Но вдруг наступил крутой поворот. В тот злосчастный день, когда гвардия взбунтовалась, император впал в тяжелую прострацию, и приближенные, желая его развлечь, позвали на Палатин горшечника Теренция. Парикмахер побрил его и причесал на обычный манер, но император внезапно решил оставить дворец и переселиться в Сервильянский парк. О горшечнике Теренции, который ждал в одном из помещений для прислуги, не вспомнила ни одна душа; его оставили в опустевшем дворце. Поздно ночью испуганный человек, о котором никто не позаботился, крадучись, покинул резиденцию императора и решил пробираться домой. Улицы опустели, никто не смел выйти из дому, опасаясь попасть в беду. Вдруг вблизи раздался звон оружия. Теренции спрятался в тень, но слишком поздно, он был схвачен вооруженными людьми, отрядом войск сената, которые подстерегали бежавшего Нерона. Со слезами уверял он, что он не император Нерон, а горшечник Теренции. Но солдаты не верили; разгневанные трусливым поведением человека, которому они столько времени оказывали почести как божеству, они издевались над ним и чуть-чуть не убили его. Лишь с трудом он упросил их отвести его домой. Там Кайя удостоверила, что трепещущий, полумертвый от страха человек - ее муж.
Кайе эти аудиенции на Палатине всегда внушали страх. Теперь, опасаясь преследования любимцев Нерона со стороны сената, она убедила смертельно напуганного Теренция немедленно бежать. На рассвете они прокрались к дому Варрона, своего покровителя. Сенатор, сказали им, еще ночью бежал из города на Восток. Они в страхе последовали за ним, догнали его, и все вместе перебрались через восточную границу.

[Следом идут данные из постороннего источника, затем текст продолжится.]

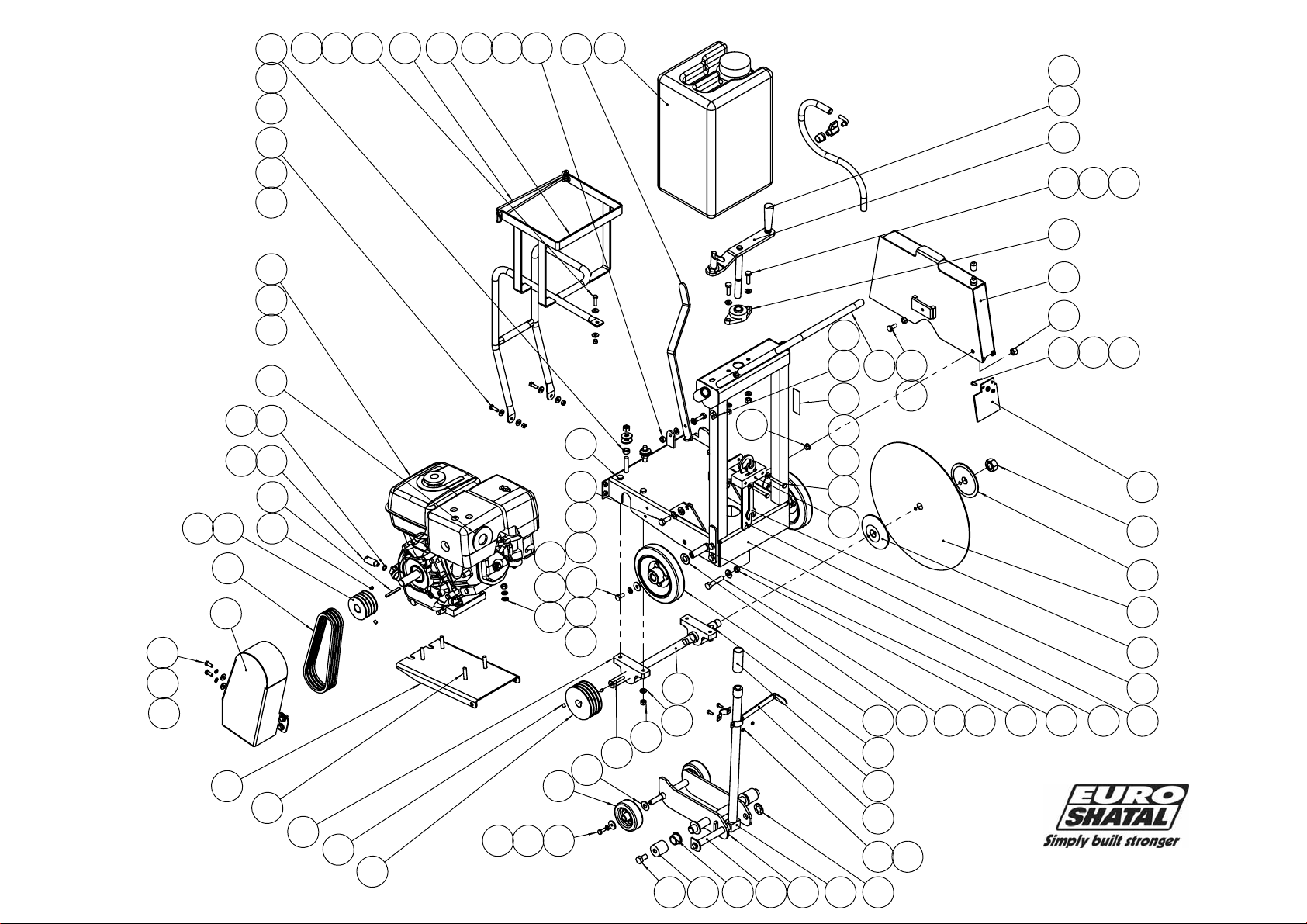 EURO SHATAL
Simply built stronger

Ныне все это было далеко позади. Теренции и Кайя жили спокойно, не без достатка, в этом белом и красочном городе Эдессе. Кайя гордилась тем, что она тогда так энергично снарядила в путь своего Теренция и увезла из опасного Рима. Она, конечно, чувствовала себя не очень хорошо среди варваров. Бурнусы и грязно-белые платья этого обезьяньего народа, часто попадавшиеся темно-коричневые лица не нравились ей, еда казалась невкусной. Кайя находила, что сирийцы и греки - обманщики, арабы и евреи дурно пахнут и суеверны, персы - сумасшедшие. Никогда она не научится странному говору этих варваров, быстрой болтовне сирийцев, небному и гортанному лепету арабов, никогда не привыкнет ко всему этому варварскому миру, к цветнокожим, к священным рыбам, к алтарю Тараты и ее непристойным символам, к обезьянам и верблюдам, к жуткой степи, которая без конца и края тянется на юг.